The collaborative nature of the program is key to pushing breeding trials along. Each participant evaluates potato varieties based on 20 different factors, including yield, storage qualities, and fry color (nobody likes a dark brown potato chip). What thrives in one region might not grow well in another.

“We can come together, put the varieties into these trials, and see how well they do in different areas,” said Rhett Spear, assistant professor and potato variety development specialist with the University of Idaho Extension. “The stuff that’s generated here in Idaho, it might not do well where it’s a lot more humid or a lot more hot, like in Florida, and stuff that grows down there might not do as well where it gets colder, since it has less of a growing season here. So it’s good to see, you know, how they do in different areas.”

In Colorado, where farmers have in recent years been punished by drought and water restrictions, Chitwood-Brown is especially focused on breeding for drought resilience. As we’ve seen with the USDA’s $15 million Klamath agricultural project — which aims to restore and manage the Klamath River that flows through Oregon and northern California, an important breeding route for salmon and suckerfish — water is a precious and increasingly limited resource. Further, as Grist recently reported, federal authorities seem more concerned with supporting the thousands of acres of potato farms in the basin, which sell to major companies like Frito Lay and In-N-Out Burger, than rebuilding and sustaining wild fish populations.

“They’re America’s favorite vegetable, and outsell every other vegetable by a landslide.”

“Water is becoming more and more of an issue in all potato-growing regions, but especially in the West.
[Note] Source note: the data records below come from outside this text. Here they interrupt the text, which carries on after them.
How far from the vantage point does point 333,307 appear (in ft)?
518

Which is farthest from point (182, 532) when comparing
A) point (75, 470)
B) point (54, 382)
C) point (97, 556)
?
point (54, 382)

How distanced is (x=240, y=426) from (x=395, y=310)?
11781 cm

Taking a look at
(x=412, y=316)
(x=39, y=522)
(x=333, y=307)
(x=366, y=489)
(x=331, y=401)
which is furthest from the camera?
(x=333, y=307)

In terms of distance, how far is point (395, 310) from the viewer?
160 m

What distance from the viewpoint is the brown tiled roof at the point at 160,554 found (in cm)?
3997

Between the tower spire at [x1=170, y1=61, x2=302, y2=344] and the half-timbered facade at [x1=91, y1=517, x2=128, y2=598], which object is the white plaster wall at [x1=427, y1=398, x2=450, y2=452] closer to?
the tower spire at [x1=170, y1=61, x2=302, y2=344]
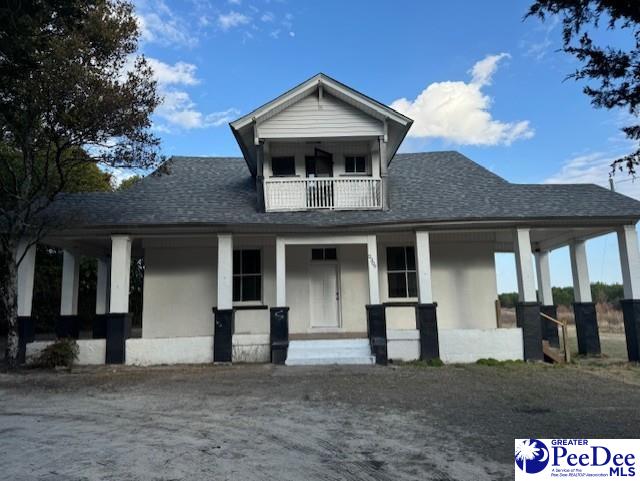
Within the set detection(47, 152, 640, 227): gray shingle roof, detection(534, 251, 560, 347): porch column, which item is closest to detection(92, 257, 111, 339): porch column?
detection(47, 152, 640, 227): gray shingle roof

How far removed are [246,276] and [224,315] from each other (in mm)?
2154

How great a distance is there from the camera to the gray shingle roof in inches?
439

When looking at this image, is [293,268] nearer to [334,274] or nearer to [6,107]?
[334,274]

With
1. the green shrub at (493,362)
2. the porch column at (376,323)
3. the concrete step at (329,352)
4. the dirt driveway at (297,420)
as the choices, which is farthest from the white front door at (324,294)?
the green shrub at (493,362)

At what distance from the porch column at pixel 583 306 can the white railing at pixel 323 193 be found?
20.0 feet

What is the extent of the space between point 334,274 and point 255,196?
3095 mm

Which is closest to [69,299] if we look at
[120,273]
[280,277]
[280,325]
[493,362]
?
[120,273]

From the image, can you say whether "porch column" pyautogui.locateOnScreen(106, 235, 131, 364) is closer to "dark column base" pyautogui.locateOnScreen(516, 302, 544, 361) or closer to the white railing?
the white railing

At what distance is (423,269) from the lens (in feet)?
36.9

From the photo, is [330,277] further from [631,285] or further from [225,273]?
[631,285]

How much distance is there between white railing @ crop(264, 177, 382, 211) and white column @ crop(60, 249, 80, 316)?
19.5 feet

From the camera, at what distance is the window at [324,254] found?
13008 mm

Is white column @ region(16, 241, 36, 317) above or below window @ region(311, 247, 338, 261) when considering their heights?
below

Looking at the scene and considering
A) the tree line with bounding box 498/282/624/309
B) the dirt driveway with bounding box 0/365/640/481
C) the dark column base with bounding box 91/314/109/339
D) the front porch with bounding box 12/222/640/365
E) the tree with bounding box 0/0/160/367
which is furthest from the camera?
the tree line with bounding box 498/282/624/309
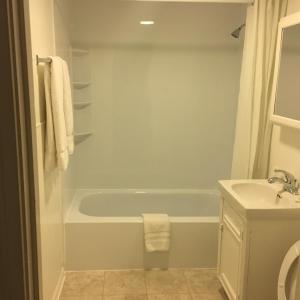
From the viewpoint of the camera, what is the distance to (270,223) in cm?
196

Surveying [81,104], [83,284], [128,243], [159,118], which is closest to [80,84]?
[81,104]

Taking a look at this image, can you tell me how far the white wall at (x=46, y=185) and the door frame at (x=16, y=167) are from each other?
36.8 inches

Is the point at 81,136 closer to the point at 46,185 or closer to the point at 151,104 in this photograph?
the point at 151,104

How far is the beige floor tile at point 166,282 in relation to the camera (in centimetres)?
256

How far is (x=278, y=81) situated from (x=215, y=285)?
157cm

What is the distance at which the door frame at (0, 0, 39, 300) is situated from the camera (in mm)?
738

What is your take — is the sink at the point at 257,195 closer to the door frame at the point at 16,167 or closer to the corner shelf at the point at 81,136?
the door frame at the point at 16,167

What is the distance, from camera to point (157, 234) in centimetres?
275

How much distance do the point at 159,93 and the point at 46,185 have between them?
1727 mm

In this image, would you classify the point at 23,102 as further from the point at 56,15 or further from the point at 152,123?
the point at 152,123

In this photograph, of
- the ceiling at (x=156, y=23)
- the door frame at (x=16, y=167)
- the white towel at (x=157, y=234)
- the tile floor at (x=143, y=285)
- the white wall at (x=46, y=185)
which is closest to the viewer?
the door frame at (x=16, y=167)

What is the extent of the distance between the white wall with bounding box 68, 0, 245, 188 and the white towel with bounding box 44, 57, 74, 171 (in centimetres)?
128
And potatoes need water — potatoes are made of water — but there are ways to grow and varieties to use that require less water,” she said. “Having plants that are more tolerant and capable of maintaining themselves and being grown with less input is incredibly important for the sustainability of agriculture everywhere, but especially in our country.”

The fruits (or tubers?) of their labor might not be seen right away. “We have anywhere from 12 to 15 years, from the time that the varieties are crossed to the time that we’re able to release them and name them and the industry can get a hold of them,” said Spear.

Since being formed in 2008, the NCP trial has generated four new chipping varieties — Lady Liberty, Manistee, Hodag, and Mackinaw — that are now being grown on 7,785 seed acres, according to John Lundeen, research director for Potatoes USA.

When it comes to potato chip innovation, market needs are generally the force driving a breeder’s efforts forward. But for plant breeders like Chitwood-Brown, the work holds a deeper meaning. “They’re America’s favorite vegetable, and outsell every other vegetable by a landslide,” she said. “The potato growers here in my state are also my friends. This is their business, this is their livelihood. If their farm collapses because they don’t have potatoes that can be grown in certain conditions … I’m thinking about those things, too. The plants and the research that I’m doing actually helps to support a whole economic system. People’s lives and livelihoods depend on that.”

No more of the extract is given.